The current orthodoxy is to speak of the ‘economic opportunities’ tackling climate change represents. There is a lot of truth to this narrative – pushing through rapid decarbonisation calls for massive infrastructure investments and hundreds of thousands of good jobs. Yet implicit within it is the assumption that, given a few tweaks, the current neoliberal economic model will, at some point, when markets are good and ready, step up to the challenge.
But as Professor Nick Stern observed back in 2006, ‘climate change is the greatest market failure the world has ever seen’. In other words, markets will not solve climate breakdown on their own. Nor will they stop the rapidly deteriorating levels of biodiversity loss and breaching of of planetary boundaries. In fact I would go further and argue that the entire paradigm of deregulated markets, the all consuming drive for profit maximisation and the resulting gross inequality, has itself acted as the greatest recent driver of climate change and ecological degradation.
So perhaps rather than the current binary choice between climate change as either a nightmare or a ‘massive economic opportunity’, we need something more nuanced, more authentic. A political and economic narrative that has an honest analysis of what is happening and why, a vision of what a modern, sustainable economy actually looks like, and a route map to get to this ‘promised land’. This then is the challenge Labour’s shadow treasury team has embarked upon, alongside a group of climate scientists and environmental economists recruited to help us puzzle this out. One of the core tasks of this work is to make sure that Labour’s programme for government is consistent with our commitments under the Paris Agreement. To date some of the things I’ve learned have been deeply troubling.
Despite the government’s rhetoric, UK emissions have not fallen at all since 1990 – if you account for emissions from international aviation and shipping, and consumption of imported goods.
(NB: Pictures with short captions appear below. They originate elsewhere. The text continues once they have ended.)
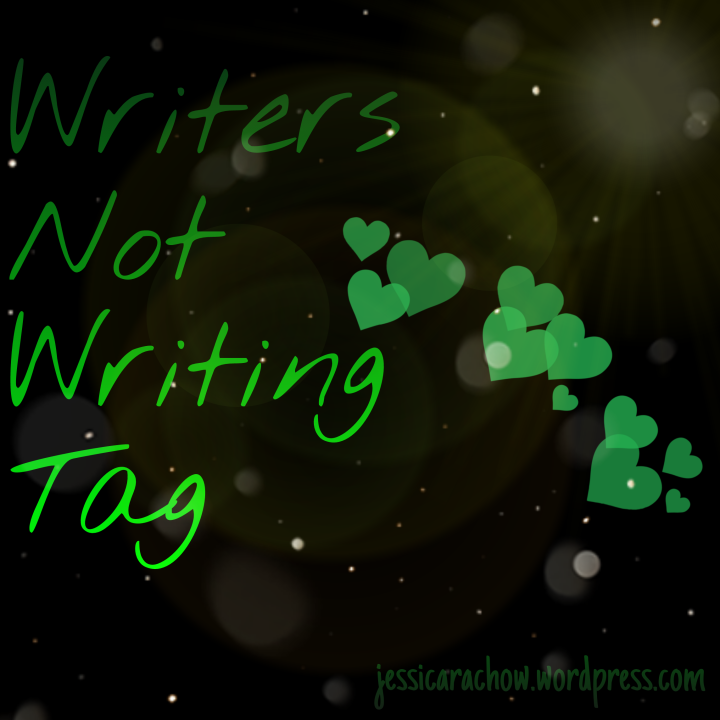 Writers Not Writing Tag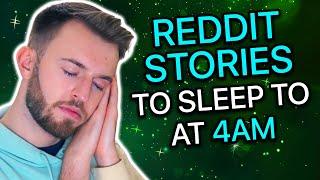 Reddit Stories To Sleep To At 4AM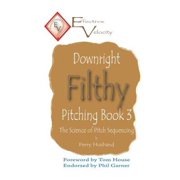 Downright Filthy Pitching Book 3 The Science of Pitch Sequencing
Meanwhile, when we look closely at the UN goals and UK carbon budgets to limit warming to less than 2ºC, we see they rely on future ‘negative emissions technologies’. In other words we’re counting on our children and grandchildren to devise technologies that will suck vast amounts of carbon out of the atmosphere after 2050. No pressure, kids.
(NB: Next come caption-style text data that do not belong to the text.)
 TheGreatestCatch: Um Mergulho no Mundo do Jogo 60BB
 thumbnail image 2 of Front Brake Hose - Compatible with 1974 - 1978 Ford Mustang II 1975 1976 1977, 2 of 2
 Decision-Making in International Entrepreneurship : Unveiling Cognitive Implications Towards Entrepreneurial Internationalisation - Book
These two key issues – zero progress hidden by misleading carbon accounting and the fact we’re relying on sci-fi technology and blind optimism – lead to a sobering scientific conclusion: that a country like the UK needs to start halving its emissions every decade from here on in. This is a much steeper trajectory of reductions than the one we are supposed to be on today. Fail to do that in any one decade and you can kiss goodbye to attaining a long-term 2C and below target.
This is serious. It means in effect that any economic investment activity – whether housebuilding, airport expansion, re-industrialisation, new roads or public transport infrastructure – that doesn’t contribute to halving our carbon output in the next 7-9 years, should under almost no circumstances be embarked upon. Longer-term decarbonisation targets beyond this time frame are all but irrelevant can-kicking exercises for politicians today. We’re now officially out of road, and it is short-term decarbonisation goals the next Labour government must focus on if the science is to be acted upon in time.
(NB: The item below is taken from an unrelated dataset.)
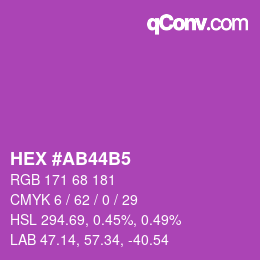 カラーコード: HEX #AB44B5 | qconv.com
As sobering as this all is, this is where the language of ‘opportunity’ comes into play. But rather than just accepting the current economic imperatives, a meaningful political response to climate change offers opportunities for radical revision of both the role and remit of the Treasury in this process as well as other departments, local govt, civil society and of course markets.
At this year’s Party conference Jeremy Corbyn outlined a full embrace of the economic opportunities decarbonisation offers our country. But for those that understand the Corbyn project, there’s also another prized objective – that of social and economic justice. If we play it right, the radical economic transition which the science demands can open up an unprecedented opportunity to reinvent Britain as a better, fairer, smarter and more compassionate place to live.
That’s why the principle of equity will be central to Labour’s approach to tackling climate change. Today, the richest 10% of the world’s population are responsible for half of all emissions, while those least responsible for causing climate change will be hit first and worst by its impacts. Even within the UK, average emissions from richer households are 50% higher than from poorer ones. The implication here is that efficient carbon mitigation policies must target the high emitters first. As climate scientist Professor Kevin Anderson puts it, “you can’t take emissions away from people who haven’t got them.”
And therein lies the political truth at the heart of the sustainability and decarbonisation project we’ve embarked upon. The understanding that tackling inequality – a core Labour purpose – dove-tails perfectly with saving the planet. A new socialist narrative for the 21st century beckons, if we have the courage and vision to pursue it.